Macam-macam Perikatan
Macam-Macam Perikatan
A. Macam-macam
Perikatan Menurut Ilmu Pengetahuan Hukum Perdata
Macam-macam perikatan dapat dibedakan atas beberapa macam,
yakni :
1. Menurut isi
dari pada prestasinya :
a. Perikatan
positif dan perikatan negatif
Perikatan positif adalah periktan yang prestasinya berupa
perbuatan positif yaitu memberi sesuatu dan berbuat sesuatu. Sedangkan
perikatan negatif adalah perikatan yang prestasinya berupa sesuatu perbuatan
yang negatif yaitu tidak berbuat sesuatu.
b. Perikatan
sepintas lalu dan berkelanjutan
Perikatan sepintas lalu adalah perikatan yang pemenuhan
prestasinya sukup hanya dilakukan dengan satu perbuatan saja dalam dalam waktu
yang singkat tujuan perikatan telah tercapai.
c. Perikatan
alternatif
Perikatan alternatif adalah perikatan dimana debitur
dibebaskan untuk memenuhi satu dari dua atau lebih prestasi yang disebutkan
dalam perjanjian.
d. Perikatan
fakultatif
Perikatan fakultatif adalah periktan yang hanya mempunyai
satu objek prestasi.
e. Perikatan
generik dan spesifik
Perikatan generik adalah perikatan dimana obyeknya hanya
ditentukan jenis dan jumklah barang yang harus diserahkan. Sedangkan perikatan
spesifik adalah perikatan dimana obyeknya ditentukan secara terinci sehingga
tampak ciri-ciri khususnya.
f. Perikatan yang
dapat dibagi dan yang tak dapat dibagi
Perikatan yang dapat dibagi adalah perikatan yang
prestasinya dapat dibagi, pembagian mana tidak boleh mengurangi hakikat
prestasi itu. Sedangkan perikatan yang tak dapat dibagi adalah perikatan yang
prestasinya tak dapat dibagi.
2. Menurut
subyeknya
a. Perikatan
tanggung-menanggung (tanggung renteng)
Perikatan tanggung-menanggung adalah perikatan dimana
debitur dan/atau kreditur terdiri dari beberapa orang.
b. Perikatan
pokok dan tambahan
Perikatan pokok dan tambahan adalah perikatan anatar debitur
dan kreditur yang berdiri sendiri tanpa bergantung kepada adanya perikatan yang
lain. Sedangkan perikatan tambahan adalah perikatan antara debitur dan kreditur
yang diadakan sebagai perikatan pokok.
3. Menurut
mulai berlakunya dan berakhirnya
a. Perikatan
bersyarat
Perikatan bersyarat adalah perikatan yang lahirnya mauypun
berakhirnya (batalnya) digantungkan pada suatu pristiwa yang belum dan tidak
tentu terjadi.
b. Perikatan
dengan ketetapan waktu
Perikatan dengan ketetapan waktu adalah perikatan yang
pelaksanaanya ditangguhkan sampai pada suatu waktu ditentukan yang pasti akan
tiba, meskipun mungkin belum dapat dipastikan waktu yang dimaksud akan tiba.

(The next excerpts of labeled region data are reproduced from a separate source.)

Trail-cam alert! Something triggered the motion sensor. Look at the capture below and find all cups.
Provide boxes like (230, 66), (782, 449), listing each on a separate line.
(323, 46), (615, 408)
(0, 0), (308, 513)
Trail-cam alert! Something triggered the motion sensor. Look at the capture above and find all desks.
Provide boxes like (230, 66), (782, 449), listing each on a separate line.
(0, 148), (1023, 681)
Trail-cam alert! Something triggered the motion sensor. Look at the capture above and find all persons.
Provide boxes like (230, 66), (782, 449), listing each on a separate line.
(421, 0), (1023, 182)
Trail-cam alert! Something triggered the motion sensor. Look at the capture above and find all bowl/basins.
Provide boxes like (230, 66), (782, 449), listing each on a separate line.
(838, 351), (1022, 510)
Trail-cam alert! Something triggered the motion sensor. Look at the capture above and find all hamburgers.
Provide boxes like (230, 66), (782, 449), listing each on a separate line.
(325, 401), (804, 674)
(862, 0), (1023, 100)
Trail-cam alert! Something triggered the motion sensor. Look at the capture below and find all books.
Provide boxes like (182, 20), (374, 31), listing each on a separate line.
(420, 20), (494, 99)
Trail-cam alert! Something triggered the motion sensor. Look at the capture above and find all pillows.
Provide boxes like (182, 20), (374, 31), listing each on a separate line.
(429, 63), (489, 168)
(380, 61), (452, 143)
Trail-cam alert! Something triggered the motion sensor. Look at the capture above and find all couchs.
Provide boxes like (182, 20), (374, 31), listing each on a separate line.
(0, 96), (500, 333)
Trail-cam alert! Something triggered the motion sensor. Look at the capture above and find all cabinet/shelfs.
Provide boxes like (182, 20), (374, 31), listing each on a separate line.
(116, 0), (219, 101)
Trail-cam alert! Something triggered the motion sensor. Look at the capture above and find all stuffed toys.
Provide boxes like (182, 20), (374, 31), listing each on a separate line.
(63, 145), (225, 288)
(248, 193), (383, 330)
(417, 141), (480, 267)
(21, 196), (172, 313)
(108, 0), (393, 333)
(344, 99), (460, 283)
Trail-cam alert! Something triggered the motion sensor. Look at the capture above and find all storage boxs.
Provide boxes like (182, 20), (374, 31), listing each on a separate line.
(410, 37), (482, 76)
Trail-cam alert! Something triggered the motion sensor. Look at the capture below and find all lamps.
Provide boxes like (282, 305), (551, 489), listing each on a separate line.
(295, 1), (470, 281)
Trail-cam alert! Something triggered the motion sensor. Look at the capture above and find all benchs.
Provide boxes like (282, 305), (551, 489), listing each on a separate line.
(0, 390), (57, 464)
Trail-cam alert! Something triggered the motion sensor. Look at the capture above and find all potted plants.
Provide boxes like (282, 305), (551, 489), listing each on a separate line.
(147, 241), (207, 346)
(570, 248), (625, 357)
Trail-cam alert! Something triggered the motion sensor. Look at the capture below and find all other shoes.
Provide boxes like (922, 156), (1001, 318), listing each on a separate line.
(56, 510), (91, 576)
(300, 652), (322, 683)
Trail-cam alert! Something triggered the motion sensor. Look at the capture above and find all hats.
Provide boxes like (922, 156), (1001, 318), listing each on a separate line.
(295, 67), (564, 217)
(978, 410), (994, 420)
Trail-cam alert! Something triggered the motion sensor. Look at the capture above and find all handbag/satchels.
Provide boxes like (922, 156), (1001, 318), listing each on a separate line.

B. Macam-macam Perikatan Menurut Undang-undang
Perikatan (BW)
Macam-macam perikatan dapat dibedakan atas beberapa macam,
yakni :
1. Perikatan
bersyarat (voorwaardelijk)
Perikatan bersyarat adalah suatu perikatan yang digantungkan
pada suatu kejadian di kemudian hari, yang masih belum tentu akan atau terjadi.
Mungkin untuk memperjanjikan bahwa perikatan itu barulah akan lahir, apabila
kejadian yang belum tentu timbul itu. Suatu perjanjian yang demikian itu,
menggantungkan adanya suatu perikatan pada suatu syarat yang menunda atau
mempertangguhkan (opschortende voorwaarde). Menurut Pasal 1253 KUHperdata
tentang perikatan bersyarat “suatu perikatn adalah bersyarat mankala ia
digantungkan pada suatu peristiwa yang masih akan datang dan yang masih belum terjadi,
baik secara menangguhkan perikatan hingga terjadinya peristiwa semacam itu,
maupun secara membatalkan menurut terjadi atau tidak terjadinya peristiwa
tersebut”.
Pasal ini menerangkan tentang perikatan bersyarat yaitu
perikatan yang lahir atau berakhirnya digantungkan pada suatu peristiwa yang
mungkin akan terjadi tetapi belum tentu akan terjadi atau belum tentu kapan
terjadinya. Berdasarkan pasal ini dapat diketahui bahwa perikatan bersyarat
dapat dibedakan atas dua, yakni: a. Perikatan dengan syarat tangguh; b.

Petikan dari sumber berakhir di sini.